Plan to build Brazilian dam in disarray


PLANS TO build a controversial dam in the middle of the Amazon rainforest have been thrown into confusion after a Brazilian judge ordered the suspension of the project, citing environmental concerns.

In his ruling on Monday, Judge Antônio Carlos Almeida Campelo said the Brazilian government ignored its own environmental legislation when the country’s environmental protection agency issued an environmental licence for the dam in February. The agency is part of the ministry of the environment.

The federal judge’s ruling meant Brazil’s electricity regulator had to suspend an auction due yesterday to hire a contractor to build the €13 billion Belo Monte dam, which is opposed by local tribes and environmentalists.

Judge Campelo also said public hearings designed to assess the impact of the project on local communities were “mere window-dressing designed to comply with legislative norms”.

The request to halt the project had been submitted by a local prosecutor in the state of Pará, where the dam is to be located.

Brazil’s attorney general, Luís Inácio Adams, was trying to overturn the judge’s suspension order in a last-ditch effort to have the auction go ahead yesterday.
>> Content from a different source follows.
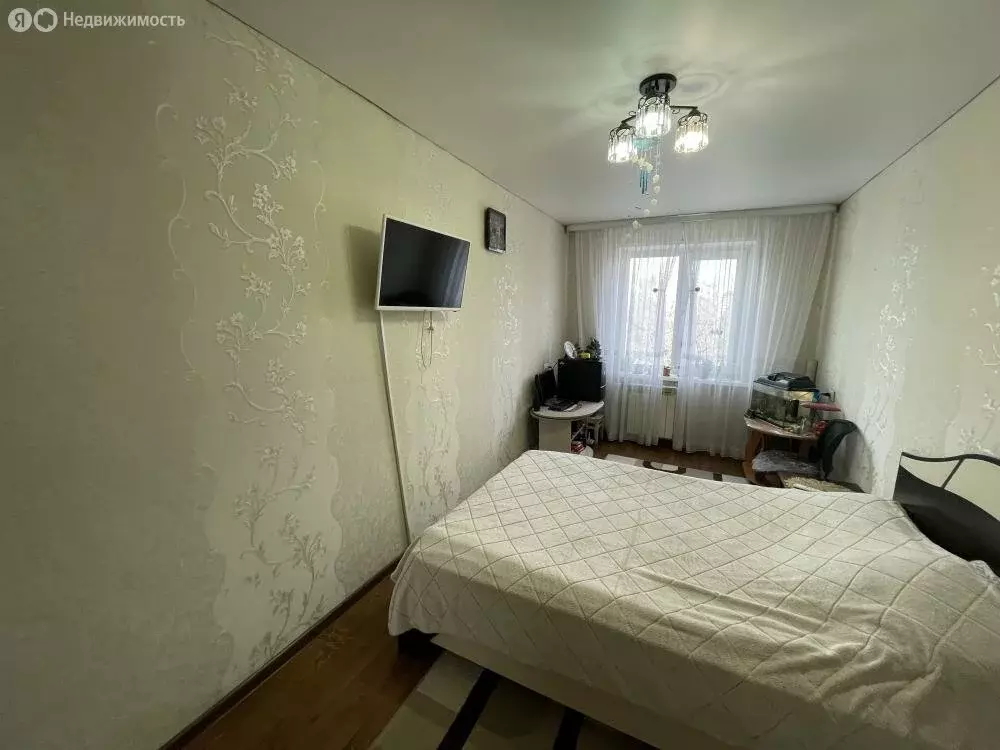 2-комнатная квартира: Абакан, улица Кати Перекрещенко, 10 (43.7 м) - Фото 1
Mr Adams said it was wrong to say there had not been a real discussion about the project, insisting that “the debate about Belo Monte has already lasted 30 years”.

Since it was proposed in the 1970s Belo Monte has faced technical, financial and environmental challenges. If built, it will be the world’s third-largest hydroelectric dam after the Three Gorges dam in China and the Itaipú dam, which straddles Brazil’s border with Paraguay.

The Belo Monte dam is designed to generate 11,000 megawatts of electricity. The Brazilian government says it is a vital part of its strategy to meet rapidly rising demand for electricity from the country’s expanding economy.

Speaking to a gathering of indigenous groups in the north, Brazilian president Luiz Inácio Lula da Silva defended the project, saying “hydroelectric power is cheaper and a thermoelectric plant is a disgraceful polluter”.

But many indigenous tribes along the Xingu river, where the dam would be located, say they will fight to the death to stop it being built in their territory. They say that, as well as flooding traditional lands, the construction project would attract thousands of outsiders into their remote corner of the rainforest in search of jobs.

The tribes have gained the support of Hollywood director James Cameron, who called their struggle “a real-life Avatar confrontation”, referring to his blockbuster film in which the native people of a forest planet come into conflict with a human mining operation.

According to the government, about 12,000 people will have to be relocated because of the artificial lake that will swamp 500sq km of forest once the Xingu is dammed.

But Mr Lula said those objecting to the dam did not “take into account that the project has already greatly changed”.

The original proposal was for a string of four dams flooding an area of 1,500sq km.